→ EXERCISE OBJECTIVE
The lines below, from the one holding "Státní dluh ke" through the final line, are to be copied exactly, with no other lines and no pictures.

→ INPUT DATA
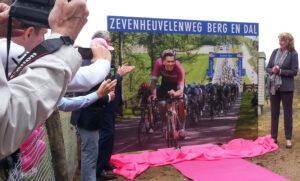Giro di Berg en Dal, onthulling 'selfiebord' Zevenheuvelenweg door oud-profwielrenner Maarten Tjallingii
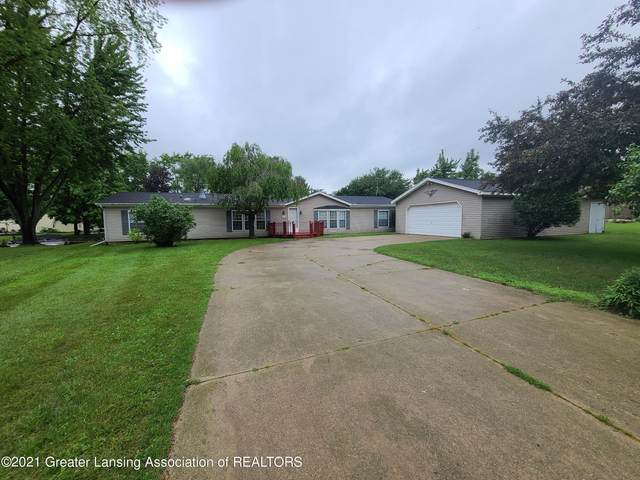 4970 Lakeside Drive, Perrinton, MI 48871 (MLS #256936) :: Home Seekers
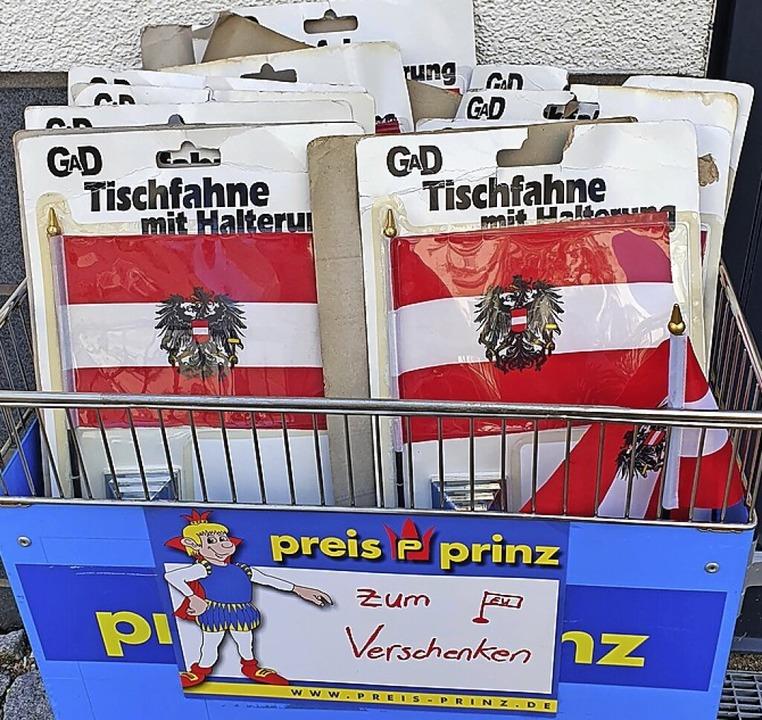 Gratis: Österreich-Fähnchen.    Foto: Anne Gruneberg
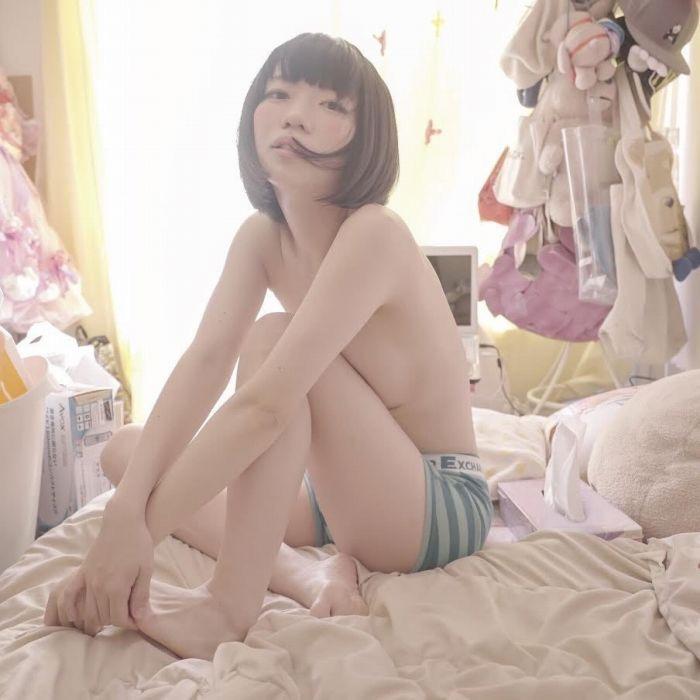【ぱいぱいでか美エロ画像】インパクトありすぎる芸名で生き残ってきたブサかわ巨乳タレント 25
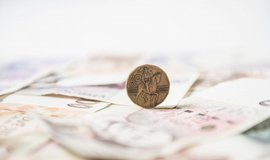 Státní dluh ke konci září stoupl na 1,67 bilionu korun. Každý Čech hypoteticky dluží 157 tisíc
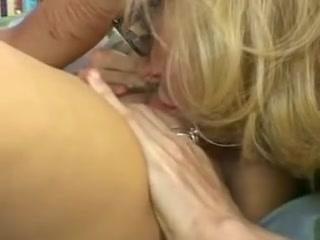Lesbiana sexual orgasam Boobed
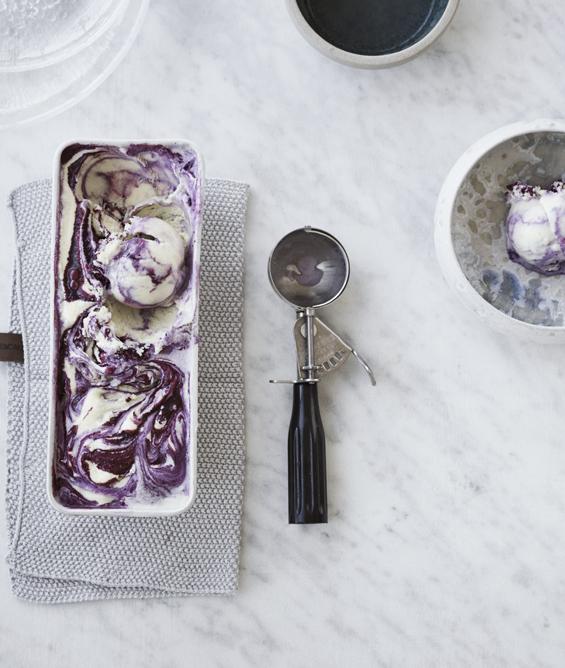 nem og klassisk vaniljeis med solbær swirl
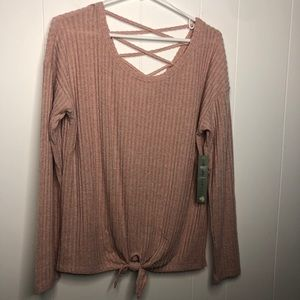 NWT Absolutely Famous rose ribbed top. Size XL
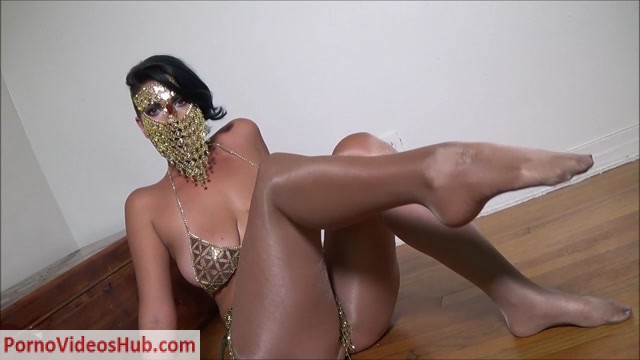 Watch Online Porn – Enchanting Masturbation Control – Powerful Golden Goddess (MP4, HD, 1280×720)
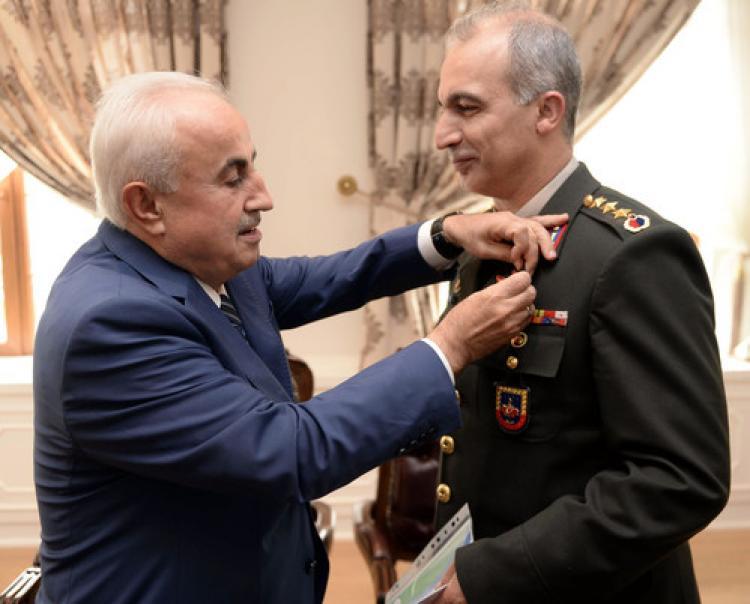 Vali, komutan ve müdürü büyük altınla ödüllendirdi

→ ANSWER TO THIS EXERCISE
 Státní dluh ke konci září stoupl na 1,67 bilionu korun. Každý Čech hypoteticky dluží 157 tisíc
Lesbiana sexual orgasam Boobed
 nem og klassisk vaniljeis med solbær swirl
 NWT Absolutely Famous rose ribbed top. Size XL
 Watch Online Porn – Enchanting Masturbation Control – Powerful Golden Goddess (MP4, HD, 1280×720)
 Vali, komutan ve müdürü büyük altınla ödüllendirdi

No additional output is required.